Ma per Netanyahu la questione degli insediamenti – unitamente alla soluzione dei due popoli per due Stati – non rappresenta solo un problema di politica estera e diplomazia internazionale. Il premier deve fare i conti con la popolazione israeliana e con una fragile coalizione di governo: è per questo che molti analisti hanno letto il discorso di Bar-Ilan come un appello ai propri concittadini, più che come risposta indiretta ad Obama. Secondo i primi sondaggi, l’accettazione di uno Stato palestinese – fortemente contrastato dalla destra estrema di Lieberman – avrebbe notevolmente innalzato il gradimento popolare nei confronti del premier in carica.

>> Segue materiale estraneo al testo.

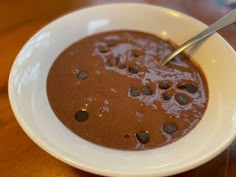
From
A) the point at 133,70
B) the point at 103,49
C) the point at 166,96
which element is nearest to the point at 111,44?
the point at 103,49

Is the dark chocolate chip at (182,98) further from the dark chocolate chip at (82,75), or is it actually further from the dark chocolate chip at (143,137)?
the dark chocolate chip at (82,75)

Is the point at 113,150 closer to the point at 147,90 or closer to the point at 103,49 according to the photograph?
the point at 147,90

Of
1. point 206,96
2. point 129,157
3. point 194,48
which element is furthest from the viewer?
point 194,48

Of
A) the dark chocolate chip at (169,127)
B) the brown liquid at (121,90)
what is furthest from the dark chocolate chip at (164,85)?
the dark chocolate chip at (169,127)

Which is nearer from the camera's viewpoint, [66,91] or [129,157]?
[129,157]

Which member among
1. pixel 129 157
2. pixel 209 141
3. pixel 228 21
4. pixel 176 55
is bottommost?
pixel 129 157

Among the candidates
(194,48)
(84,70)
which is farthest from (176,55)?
(84,70)

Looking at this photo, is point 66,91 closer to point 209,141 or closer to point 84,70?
point 84,70
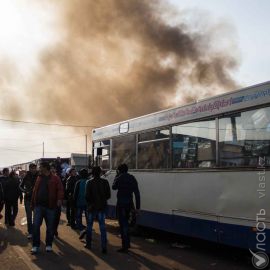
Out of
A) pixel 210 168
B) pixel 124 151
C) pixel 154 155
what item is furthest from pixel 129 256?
pixel 124 151

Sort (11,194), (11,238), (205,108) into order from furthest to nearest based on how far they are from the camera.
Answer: (11,194)
(11,238)
(205,108)

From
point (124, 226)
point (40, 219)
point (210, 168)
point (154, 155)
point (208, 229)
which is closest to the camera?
point (208, 229)

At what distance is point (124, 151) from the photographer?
13484mm

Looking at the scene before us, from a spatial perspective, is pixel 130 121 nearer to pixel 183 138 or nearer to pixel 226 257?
pixel 183 138

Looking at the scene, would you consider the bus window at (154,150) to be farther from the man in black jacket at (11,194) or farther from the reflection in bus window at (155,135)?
the man in black jacket at (11,194)

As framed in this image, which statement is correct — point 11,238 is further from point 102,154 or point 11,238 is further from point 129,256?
point 102,154

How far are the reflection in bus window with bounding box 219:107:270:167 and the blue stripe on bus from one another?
1.11 metres

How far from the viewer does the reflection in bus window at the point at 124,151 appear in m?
12.9

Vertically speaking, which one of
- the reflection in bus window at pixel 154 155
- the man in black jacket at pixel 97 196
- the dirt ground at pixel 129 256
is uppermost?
the reflection in bus window at pixel 154 155

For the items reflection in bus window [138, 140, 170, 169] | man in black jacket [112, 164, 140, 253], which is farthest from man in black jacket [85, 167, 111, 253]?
reflection in bus window [138, 140, 170, 169]

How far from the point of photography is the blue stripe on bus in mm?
8188

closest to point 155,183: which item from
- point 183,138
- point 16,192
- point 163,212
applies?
point 163,212

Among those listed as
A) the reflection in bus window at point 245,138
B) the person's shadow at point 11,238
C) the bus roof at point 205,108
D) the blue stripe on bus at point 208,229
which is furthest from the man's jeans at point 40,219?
the reflection in bus window at point 245,138

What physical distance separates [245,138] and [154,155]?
11.1 feet
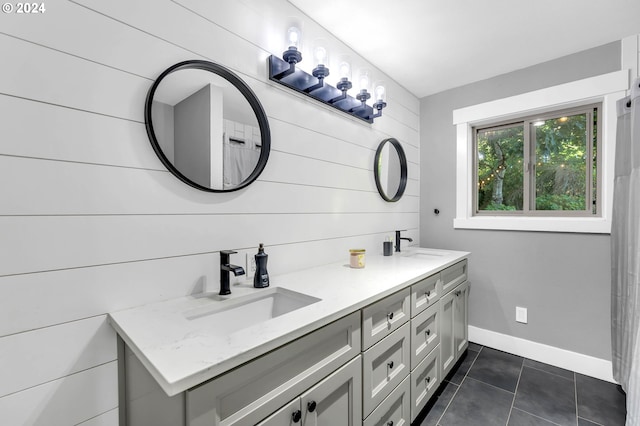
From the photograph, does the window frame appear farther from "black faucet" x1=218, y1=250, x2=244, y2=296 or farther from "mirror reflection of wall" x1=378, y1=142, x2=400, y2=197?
"black faucet" x1=218, y1=250, x2=244, y2=296

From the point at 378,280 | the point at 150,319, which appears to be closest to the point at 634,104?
the point at 378,280

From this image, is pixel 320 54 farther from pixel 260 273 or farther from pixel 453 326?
pixel 453 326

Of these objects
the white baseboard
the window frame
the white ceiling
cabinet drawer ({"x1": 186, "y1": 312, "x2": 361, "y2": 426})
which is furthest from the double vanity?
the white ceiling

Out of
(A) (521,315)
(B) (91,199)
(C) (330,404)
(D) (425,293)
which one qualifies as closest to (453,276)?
(D) (425,293)

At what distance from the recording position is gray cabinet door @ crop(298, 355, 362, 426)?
942mm

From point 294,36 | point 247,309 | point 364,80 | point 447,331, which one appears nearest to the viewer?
point 247,309

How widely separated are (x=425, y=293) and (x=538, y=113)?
1.96m

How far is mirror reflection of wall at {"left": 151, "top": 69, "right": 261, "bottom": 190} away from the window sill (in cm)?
216

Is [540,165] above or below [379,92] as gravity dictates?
below

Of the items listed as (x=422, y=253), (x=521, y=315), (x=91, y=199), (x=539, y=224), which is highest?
(x=91, y=199)

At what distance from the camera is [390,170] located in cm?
254

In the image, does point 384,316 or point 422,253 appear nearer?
point 384,316

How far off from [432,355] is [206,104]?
1924mm

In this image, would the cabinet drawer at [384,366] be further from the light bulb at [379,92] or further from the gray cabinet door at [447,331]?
the light bulb at [379,92]
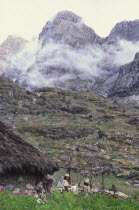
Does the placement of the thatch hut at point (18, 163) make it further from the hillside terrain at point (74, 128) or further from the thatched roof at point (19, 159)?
the hillside terrain at point (74, 128)

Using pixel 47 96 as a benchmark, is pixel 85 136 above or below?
below

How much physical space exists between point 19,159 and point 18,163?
44 cm

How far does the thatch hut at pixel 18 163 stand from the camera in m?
16.0

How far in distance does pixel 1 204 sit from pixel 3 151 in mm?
8063

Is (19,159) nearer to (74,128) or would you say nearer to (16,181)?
(16,181)

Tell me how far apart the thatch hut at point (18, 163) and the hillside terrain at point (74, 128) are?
17526mm

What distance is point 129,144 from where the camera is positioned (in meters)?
60.3

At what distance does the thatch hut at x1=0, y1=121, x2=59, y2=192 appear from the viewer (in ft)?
52.6

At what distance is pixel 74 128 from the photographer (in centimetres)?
7525

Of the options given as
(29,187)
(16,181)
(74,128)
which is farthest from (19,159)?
(74,128)

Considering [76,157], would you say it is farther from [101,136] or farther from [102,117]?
[102,117]

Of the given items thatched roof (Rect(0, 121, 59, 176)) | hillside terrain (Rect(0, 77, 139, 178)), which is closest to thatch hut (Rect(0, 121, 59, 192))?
thatched roof (Rect(0, 121, 59, 176))

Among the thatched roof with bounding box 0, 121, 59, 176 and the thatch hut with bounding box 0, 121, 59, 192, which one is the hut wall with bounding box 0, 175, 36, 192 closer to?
the thatch hut with bounding box 0, 121, 59, 192

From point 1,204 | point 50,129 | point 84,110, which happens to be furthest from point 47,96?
point 1,204
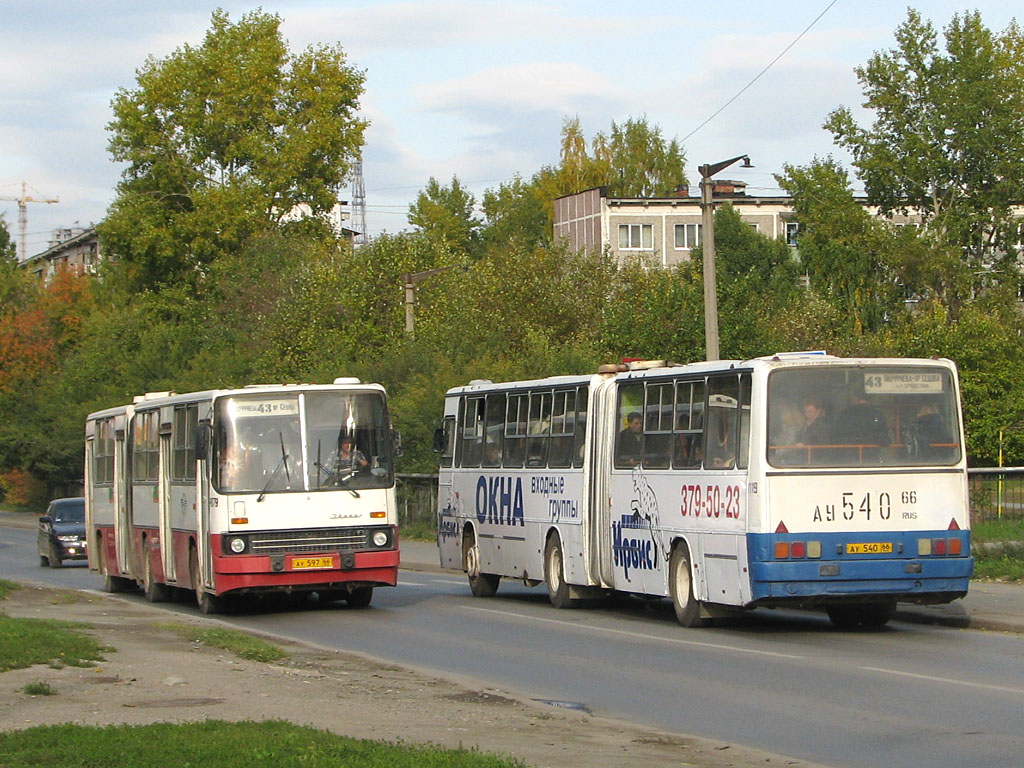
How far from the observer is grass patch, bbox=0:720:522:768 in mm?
8453

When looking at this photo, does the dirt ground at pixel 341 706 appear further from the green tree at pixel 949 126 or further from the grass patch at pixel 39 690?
the green tree at pixel 949 126

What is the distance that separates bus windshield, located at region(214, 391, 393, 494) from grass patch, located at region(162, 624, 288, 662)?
3.41 m

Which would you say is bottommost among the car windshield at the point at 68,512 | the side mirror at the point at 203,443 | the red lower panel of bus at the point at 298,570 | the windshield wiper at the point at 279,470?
the red lower panel of bus at the point at 298,570

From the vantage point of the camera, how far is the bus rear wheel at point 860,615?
18812 mm

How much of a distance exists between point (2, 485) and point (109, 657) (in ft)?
239

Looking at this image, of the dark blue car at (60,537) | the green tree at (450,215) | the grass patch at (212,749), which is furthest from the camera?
the green tree at (450,215)

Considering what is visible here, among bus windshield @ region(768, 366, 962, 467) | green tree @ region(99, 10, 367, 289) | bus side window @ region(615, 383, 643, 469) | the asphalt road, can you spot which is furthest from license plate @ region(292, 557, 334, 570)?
green tree @ region(99, 10, 367, 289)

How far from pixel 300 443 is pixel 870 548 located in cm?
784

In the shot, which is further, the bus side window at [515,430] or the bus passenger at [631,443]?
the bus side window at [515,430]

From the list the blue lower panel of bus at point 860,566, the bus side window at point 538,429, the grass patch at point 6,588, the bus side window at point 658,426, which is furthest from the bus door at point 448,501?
the blue lower panel of bus at point 860,566

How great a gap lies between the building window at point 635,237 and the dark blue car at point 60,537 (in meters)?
61.3

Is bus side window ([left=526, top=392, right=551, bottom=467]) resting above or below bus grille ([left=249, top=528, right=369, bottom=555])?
above

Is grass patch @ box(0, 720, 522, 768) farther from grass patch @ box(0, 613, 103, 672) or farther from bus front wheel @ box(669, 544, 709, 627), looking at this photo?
bus front wheel @ box(669, 544, 709, 627)

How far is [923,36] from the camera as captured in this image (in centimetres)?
7144
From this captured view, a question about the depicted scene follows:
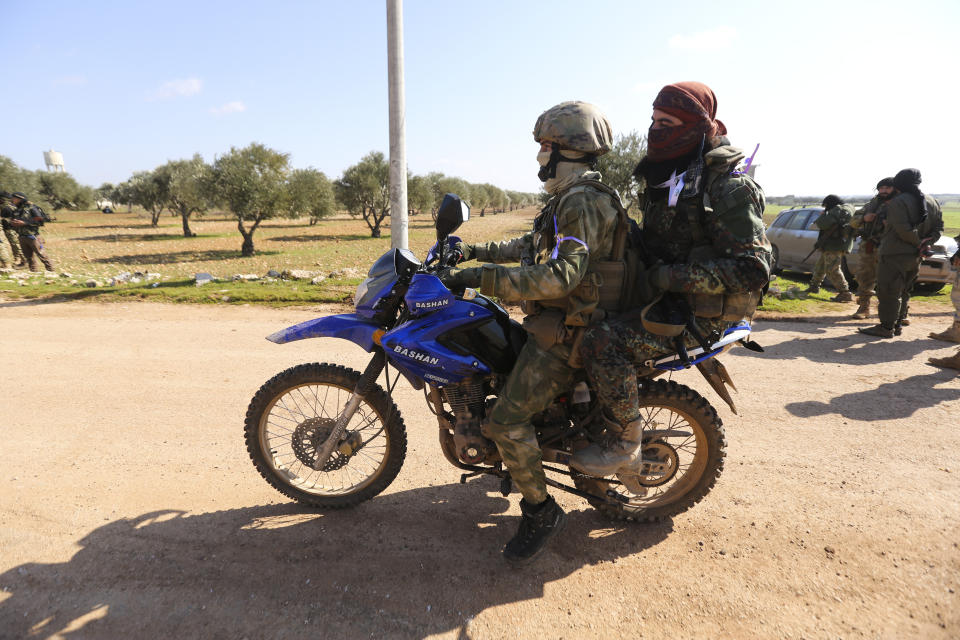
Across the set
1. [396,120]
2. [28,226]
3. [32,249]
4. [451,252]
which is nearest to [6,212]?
[28,226]

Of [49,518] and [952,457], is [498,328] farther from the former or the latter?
[952,457]

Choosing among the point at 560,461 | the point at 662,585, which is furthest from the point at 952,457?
the point at 560,461

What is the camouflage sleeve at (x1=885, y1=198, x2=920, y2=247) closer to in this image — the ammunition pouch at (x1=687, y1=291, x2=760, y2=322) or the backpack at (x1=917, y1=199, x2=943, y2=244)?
the backpack at (x1=917, y1=199, x2=943, y2=244)

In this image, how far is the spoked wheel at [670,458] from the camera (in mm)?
2791

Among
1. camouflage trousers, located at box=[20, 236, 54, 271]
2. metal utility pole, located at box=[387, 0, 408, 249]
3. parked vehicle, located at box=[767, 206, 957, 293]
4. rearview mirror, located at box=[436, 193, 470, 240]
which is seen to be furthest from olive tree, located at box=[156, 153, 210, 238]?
rearview mirror, located at box=[436, 193, 470, 240]

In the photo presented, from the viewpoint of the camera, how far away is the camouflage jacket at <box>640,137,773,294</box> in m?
2.32

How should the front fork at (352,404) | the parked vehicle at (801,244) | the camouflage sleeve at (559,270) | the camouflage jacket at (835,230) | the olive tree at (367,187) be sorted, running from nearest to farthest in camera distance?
the camouflage sleeve at (559,270) < the front fork at (352,404) < the camouflage jacket at (835,230) < the parked vehicle at (801,244) < the olive tree at (367,187)

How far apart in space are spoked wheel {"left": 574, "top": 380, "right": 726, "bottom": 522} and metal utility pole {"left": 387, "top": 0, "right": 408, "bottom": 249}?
4.94 m

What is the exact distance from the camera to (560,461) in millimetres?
2801

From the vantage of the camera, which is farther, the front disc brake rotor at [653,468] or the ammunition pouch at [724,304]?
the front disc brake rotor at [653,468]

Resta tutto da gestire il rapporto con Lieberman che si trova a convivere nello stesso governo con Ehud Barak: il leader dei laburisti e ministro della Difesa, politicamente agli antipodi rispetto al ministro degli Esteri, preme per un immediato congelamento degli insediamenti (una posizione sostenuta anche dal presidente Shimon Peres). Ad appesantire il clima, concorre poi il fatto che Kadima – il partito guidato da Tzipi Livni, che ha ottenuto la maggioranza relativa dei seggi – siede all’opposizione e non fa sconti al governo. Per non parlare delle voci, mai sopite, secondo cui Obama e la sua amministrazione spingerebbero per la caduta del governo Netanyahu giudicato troppo di destra per sedersi al tavolo delle trattative con l’Anp di Abu Mazen.